# My wife interacting with "Zilla"



## robc (Apr 6, 2009)

My wife decided it was time for her to interact with Zilla (our huge female T. Blondi)...you can really see the size of Zilla compared to my wife's hands!

[youtube]aNHK565cVe8[/youtube]


----------



## codykrr (Apr 6, 2009)

man, your wife has some cahoonahs.(not literally) but i doubt id ever let an 11 inch t on me....seriously though awsome video. wish my wife was that confident around my Ts


----------



## GiantVinegaroon (Apr 6, 2009)

What is that noise Zilla is making when she crawls?


----------



## robc (Apr 6, 2009)

ScottySalticid said:


> What is that noise Zilla is making when she crawls?


Most  will think it is her hissing....she is, but not on purpose......it his her palps rubbing her fang parts LOL


----------



## syndicate (Apr 6, 2009)

Rob your wife is Hawt! 
err I mean nice spider!haha
Its cool you guys can enjoy the hobby together tho.Most women 
want nothing to do with spiders!!


----------



## GiantVinegaroon (Apr 6, 2009)

robc said:


> Most  will think it is her hissing....she is, but not on purpose......it his her palps rubbing her fang parts LOL


you mean her chelicerae?  or are there more parts around there?  that's pretty awesome.  heck....she's REALLY awesome(Zilla that is lol).  i'm sure you get that alot lol.

I seriously doubt i'll ever see a T. blondi nearly as big as her.


----------



## robc (Apr 6, 2009)

ScottySalticid said:


> you mean her chelicerae?  or are there more parts around there?  that's pretty awesome.  heck....she's REALLY awesome(Zilla that is lol).  i'm sure you get that alot lol.
> 
> I seriously doubt i'll ever see a T. blondi nearly as big as her.


Yeah, the chelicerae...that's what I was talking about - I just can't spell it to save my life!! LOL


----------



## robc (Apr 6, 2009)

syndicate said:


> Rob your wife is Hawt!
> err I mean nice spider!haha
> Its cool you guys can enjoy the hobby together tho.Most women
> want nothing to do with spiders!!


LOL - thanks!!


----------



## GiantVinegaroon (Apr 6, 2009)

robc said:


> Yeah, the chelicerae...that's what I was talking about - I just can't spell it to save my life!! LOL


Hahaha!  Sounds like someone needs to hit the books again


----------



## Strawberry (Apr 6, 2009)

how old is zilla?


----------



## _bob_ (Apr 6, 2009)

(Extracted data entries)
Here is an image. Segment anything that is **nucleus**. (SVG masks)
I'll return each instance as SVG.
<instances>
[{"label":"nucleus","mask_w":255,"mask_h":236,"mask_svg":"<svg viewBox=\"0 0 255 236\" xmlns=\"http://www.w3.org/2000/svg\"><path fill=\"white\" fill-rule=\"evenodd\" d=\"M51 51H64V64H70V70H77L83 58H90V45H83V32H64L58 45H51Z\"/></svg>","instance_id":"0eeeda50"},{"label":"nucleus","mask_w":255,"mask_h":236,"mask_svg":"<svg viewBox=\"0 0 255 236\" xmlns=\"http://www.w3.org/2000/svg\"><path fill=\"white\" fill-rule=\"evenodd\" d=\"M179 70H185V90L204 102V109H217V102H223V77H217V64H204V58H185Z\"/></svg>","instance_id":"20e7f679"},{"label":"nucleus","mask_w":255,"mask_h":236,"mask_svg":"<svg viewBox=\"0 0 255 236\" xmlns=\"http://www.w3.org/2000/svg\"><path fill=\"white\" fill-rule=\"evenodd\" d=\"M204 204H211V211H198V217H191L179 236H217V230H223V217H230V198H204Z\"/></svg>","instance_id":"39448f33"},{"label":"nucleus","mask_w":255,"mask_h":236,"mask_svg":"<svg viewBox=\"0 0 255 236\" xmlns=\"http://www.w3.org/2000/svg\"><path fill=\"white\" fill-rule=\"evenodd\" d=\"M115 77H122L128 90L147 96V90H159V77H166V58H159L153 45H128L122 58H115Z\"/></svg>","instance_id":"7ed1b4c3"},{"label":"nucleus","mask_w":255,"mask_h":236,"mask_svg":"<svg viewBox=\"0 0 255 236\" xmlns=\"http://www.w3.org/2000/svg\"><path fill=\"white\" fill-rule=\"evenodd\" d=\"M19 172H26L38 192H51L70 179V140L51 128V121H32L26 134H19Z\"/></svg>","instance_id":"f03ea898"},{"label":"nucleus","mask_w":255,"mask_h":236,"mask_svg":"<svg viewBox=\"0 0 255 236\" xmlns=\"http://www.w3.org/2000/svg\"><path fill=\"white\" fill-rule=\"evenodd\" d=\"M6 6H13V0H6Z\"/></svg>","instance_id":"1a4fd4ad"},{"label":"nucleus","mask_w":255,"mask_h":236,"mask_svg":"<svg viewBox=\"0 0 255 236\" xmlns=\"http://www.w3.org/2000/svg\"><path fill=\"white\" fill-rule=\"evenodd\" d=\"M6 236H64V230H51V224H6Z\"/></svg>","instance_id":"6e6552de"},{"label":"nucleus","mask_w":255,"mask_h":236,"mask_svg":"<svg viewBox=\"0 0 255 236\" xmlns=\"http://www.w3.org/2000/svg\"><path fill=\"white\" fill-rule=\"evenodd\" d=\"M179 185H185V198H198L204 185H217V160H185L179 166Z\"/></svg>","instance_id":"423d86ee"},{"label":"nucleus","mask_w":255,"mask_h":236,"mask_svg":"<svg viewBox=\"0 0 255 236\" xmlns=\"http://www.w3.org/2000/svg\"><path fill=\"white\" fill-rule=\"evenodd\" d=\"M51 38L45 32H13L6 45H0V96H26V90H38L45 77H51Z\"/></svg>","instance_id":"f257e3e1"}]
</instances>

**GIVEN PROBLEM 1**
In the thread about Zilla, why does the spider make a noise when she crawls? Answer in one to three sentences.
**GIVEN PROBLEM 2**
According to the thread about Zilla, what kind of tarantula is Zilla?
**GIVEN PROBLEM 3**
Reproduce the thread about Zilla from "# My wife interacting" to "my wife's hands!".

**COMPLETE ANSWER 1**
The noise sounds like hissing, but Zilla isn't doing it on purpose. It comes from her palps rubbing against her fang parts, which robc later confirms are the chelicerae.

**COMPLETE ANSWER 2**
A female T. blondi.

**COMPLETE ANSWER 3**
# My wife interacting with "Zilla"



## robc (Apr 6, 2009)

My wife decided it was time for her to interact with Zilla (our huge female T. Blondi)...you can really see the size of Zilla compared to my wife's hands!